L'édito de Pascal Boniface

Le printemps des arabes

Édito
14 juin 2013
Le point de vue de Pascal Boniface
Jean-Pierre Filiuest Professeur des universités à Sciences Po (Paris) en histoire du Moyen-Orient contemporain. Il vient de publier « Le printemps des arabes » (Futuropolis) avec Cyrille Pomès, une BD qui apporte un éclairage original sur ce qu’on appelle désormais le Printemps arabe, replaçant au cœur de cette vague contestataire celles et ceux qui en furent les acteurs. Il répond aux questions de Pascal Boniface, directeur de l’IRIS.

 

 

La BD est un mode original pour parler de géopolitique. Comptez-vous toucher un public différent de celui qui vous suit d’habitude ?

 

J’ai eu la chance de collaborer déjà à un précédent roman graphique, « Les meilleurs ennemis », dont le premier des trois tomes, consacrés à l’histoire des relations entre les Etats-Unis et le Moyen-Orient, est sorti en 2011 chez Futuropolis. Le dessinateur en est l’extraordinaire David B, que j’avais connu aux Rendez-vous de l’Histoire de Blois, où nos ouvrages avaient été primés la même année. Cette fois, je collabore avec un artiste de vingt ans mon cadet, Cyrille Pomès, un des plus talentueux de sa génération. La dynamique de cette collaboration est différente, mais je m’enrichis là encore des métaphores graphiques que l’artiste invente pour figurer un processus historique complexe.
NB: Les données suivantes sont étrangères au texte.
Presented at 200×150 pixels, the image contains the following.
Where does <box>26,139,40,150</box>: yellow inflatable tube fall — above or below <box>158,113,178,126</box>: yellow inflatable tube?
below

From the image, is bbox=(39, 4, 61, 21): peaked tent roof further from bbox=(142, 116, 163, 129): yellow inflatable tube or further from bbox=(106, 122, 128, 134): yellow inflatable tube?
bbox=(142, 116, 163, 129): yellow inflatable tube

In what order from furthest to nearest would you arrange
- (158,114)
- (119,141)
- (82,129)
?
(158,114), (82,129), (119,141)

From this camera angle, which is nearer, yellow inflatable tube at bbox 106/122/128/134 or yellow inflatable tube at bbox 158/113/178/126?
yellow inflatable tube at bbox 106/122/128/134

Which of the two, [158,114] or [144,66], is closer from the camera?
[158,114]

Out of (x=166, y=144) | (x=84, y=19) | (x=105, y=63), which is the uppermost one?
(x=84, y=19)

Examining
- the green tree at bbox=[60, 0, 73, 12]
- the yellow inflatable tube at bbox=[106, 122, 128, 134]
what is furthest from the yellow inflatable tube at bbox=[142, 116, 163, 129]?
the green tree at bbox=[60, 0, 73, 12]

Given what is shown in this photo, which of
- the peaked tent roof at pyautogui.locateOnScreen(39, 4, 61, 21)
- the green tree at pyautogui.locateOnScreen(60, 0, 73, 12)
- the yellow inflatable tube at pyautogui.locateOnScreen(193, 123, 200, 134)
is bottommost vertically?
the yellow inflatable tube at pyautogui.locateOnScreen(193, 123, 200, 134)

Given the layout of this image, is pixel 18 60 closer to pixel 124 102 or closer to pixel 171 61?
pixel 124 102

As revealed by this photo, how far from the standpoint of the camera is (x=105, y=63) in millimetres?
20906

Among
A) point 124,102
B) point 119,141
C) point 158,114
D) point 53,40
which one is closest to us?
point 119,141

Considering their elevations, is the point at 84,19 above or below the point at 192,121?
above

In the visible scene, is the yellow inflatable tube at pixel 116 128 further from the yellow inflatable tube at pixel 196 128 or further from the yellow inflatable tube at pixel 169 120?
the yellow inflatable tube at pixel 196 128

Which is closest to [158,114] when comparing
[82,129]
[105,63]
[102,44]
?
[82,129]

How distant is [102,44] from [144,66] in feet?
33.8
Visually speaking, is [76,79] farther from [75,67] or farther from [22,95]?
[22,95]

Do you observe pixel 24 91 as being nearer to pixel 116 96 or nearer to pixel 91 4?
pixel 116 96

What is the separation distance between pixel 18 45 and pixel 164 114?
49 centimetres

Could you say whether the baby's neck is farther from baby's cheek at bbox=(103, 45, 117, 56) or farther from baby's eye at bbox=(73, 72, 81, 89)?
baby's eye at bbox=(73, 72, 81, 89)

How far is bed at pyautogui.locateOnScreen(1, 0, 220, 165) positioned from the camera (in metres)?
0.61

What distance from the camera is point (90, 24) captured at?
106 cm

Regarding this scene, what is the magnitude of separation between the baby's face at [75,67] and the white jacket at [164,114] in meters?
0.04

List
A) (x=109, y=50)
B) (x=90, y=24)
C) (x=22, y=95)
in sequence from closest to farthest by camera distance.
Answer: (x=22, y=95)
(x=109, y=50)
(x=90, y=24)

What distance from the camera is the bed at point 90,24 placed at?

Cyrille a ainsi eu l’idée, à mon avis formidable, de présenter le dictateur yéménite, Ali Abdallah Saleh, en Monsieur Météo qui fait littéralement la pluie et le beau temps sur un pays à sa botte. Sauf que, en lieu et place des nuages et du soleil, ce sont des kalachnikovs, des derricks de pétrole et des ballots de drogue qu’il distribue sur le Yémen. L’album abonde en ce type de trouvailles qui rendront, je l’espère, sa lecture aussi agréable qu’éclairante. A côté de l’Histoire avec une majuscule, la discipline dans laquelle je mène mes travaux académiques, j’ai ainsi le privilège de pouvoir raconter en images des histoires qui sont celles de femmes et d’hommes en lutte dans le monde arabe.
 

 

Que pensez-vous de l’expression « hiver islamiste » qui fleurit en ce moment?

 

C’est un euphémisme que de constater l’absence d’enthousiasme débordant dans nos sociétés face aux révolutions au sud de la Méditerranée. Le terme de « printemps arabe » portait en lui-même sa réduction à une variation saisonnière, annonçant, après une illusion lyrique initiale et fugace, les tourments de « l’automne islamiste » et de « l’hiver intégriste ». Le titre de l’album, « Le printemps des Arabes », essaie justement de contourner ce piège en insistant sur la diversité et la richesse de ce bouleversement historique. Chaque pays arabe, mais aussi chaque femme ou chaque homme arabe, recherche aujourd’hui les voies de son propre « printemps », qui lui permettra enfin d’assurer sa libération individuelle et collective. Cyrille et moi-même avons cherché à rendre un visage et une substance aux oubliés de cette incroyable histoire, toujours en cours. Ces héros anonymes, nous en retrouvons la trace et nous les donnons à voir en Libye, en Egypte, en Syrie, au Yémen ou à Gaza. Ce printemps-là, c’est la lutte entre une jeunesse qui exige une vie digne et des régimes prêts à tout pour ne rien céder. Et ce printemps ne fait que commencer.
 

 

Vous terminez sur la théorie du complot très en vogue sur le cas syrien. Qu’en pensez-vous?

 

On a parfois l’impression en entendant les débats publics que le monde arabe suspend la raison chez de nombreux commentateurs, par ailleurs avisés et pertinents. Comme si c’était un angle mort de notre planète comme de notre esprit, où le recyclage des pires préjugés restait possible. Comme si les Arabes étaient incapables de construire leur propre histoire et qu’ils devaient fatalement être les pantins de complots internationaux. Ce discours conspirationniste sert admirablement les dictateurs qui réduisent leur opposition au statut infamant d’« agents de l’étranger », naturellement « terroristes ». Ce discours a atteint des sommets d’indécence face à la tragédie syrienne. Il a inspiré à Cyrille et à moi-même cette planche circulaire, où les discours confessionnels, sécuritaires, alters et bobos se rejoignent pour conforter Bachar al-Assad. Le père Paolo dell’Oglio, qui a tiré de ses trente ans d’expérience en Syrie un livre extraordinaire, « La rage et la lumière », tout récemment publié chez L’Atelier, qualifie ce type de posture intellectuelle de « négationnisme ».